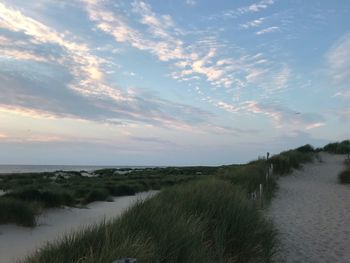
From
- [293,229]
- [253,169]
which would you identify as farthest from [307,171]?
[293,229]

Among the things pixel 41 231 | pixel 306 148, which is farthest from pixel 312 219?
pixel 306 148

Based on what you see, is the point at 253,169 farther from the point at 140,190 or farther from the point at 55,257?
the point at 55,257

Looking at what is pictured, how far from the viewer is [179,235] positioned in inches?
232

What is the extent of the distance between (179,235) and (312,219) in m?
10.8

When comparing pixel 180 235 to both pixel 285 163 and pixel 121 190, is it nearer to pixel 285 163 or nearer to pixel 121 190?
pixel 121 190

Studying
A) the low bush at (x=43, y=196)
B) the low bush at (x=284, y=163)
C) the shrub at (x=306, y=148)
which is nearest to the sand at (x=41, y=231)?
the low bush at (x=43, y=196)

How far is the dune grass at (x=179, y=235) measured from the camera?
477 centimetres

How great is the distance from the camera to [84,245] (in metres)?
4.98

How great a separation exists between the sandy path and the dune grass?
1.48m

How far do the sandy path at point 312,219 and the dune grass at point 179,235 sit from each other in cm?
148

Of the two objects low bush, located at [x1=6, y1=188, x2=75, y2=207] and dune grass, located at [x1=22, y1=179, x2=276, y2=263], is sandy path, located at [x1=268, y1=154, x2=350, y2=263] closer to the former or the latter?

--

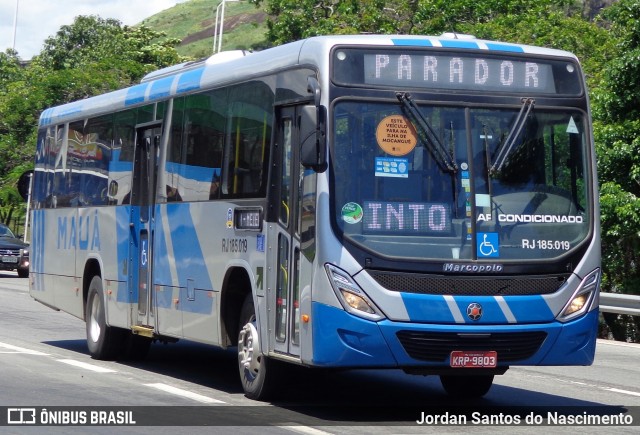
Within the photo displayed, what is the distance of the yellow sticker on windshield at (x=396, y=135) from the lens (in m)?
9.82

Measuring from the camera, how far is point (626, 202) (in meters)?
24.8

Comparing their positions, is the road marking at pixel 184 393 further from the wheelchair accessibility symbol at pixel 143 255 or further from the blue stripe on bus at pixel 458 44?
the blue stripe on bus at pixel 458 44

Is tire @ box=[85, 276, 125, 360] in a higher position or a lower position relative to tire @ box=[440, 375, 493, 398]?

WHAT YOU SHOULD DO –
Copy out the entries word for word, starting with the line that contains "Comparing their positions, is" and continuing up to and including the line that contains "Is tire @ box=[85, 276, 125, 360]".

RESPONSE TO THE EXERCISE –
Comparing their positions, is the road marking at pixel 184 393 further from the wheelchair accessibility symbol at pixel 143 255 or further from the blue stripe on bus at pixel 458 44?
the blue stripe on bus at pixel 458 44

Is tire @ box=[85, 276, 125, 360] in a higher position or a lower position relative to tire @ box=[440, 375, 493, 398]?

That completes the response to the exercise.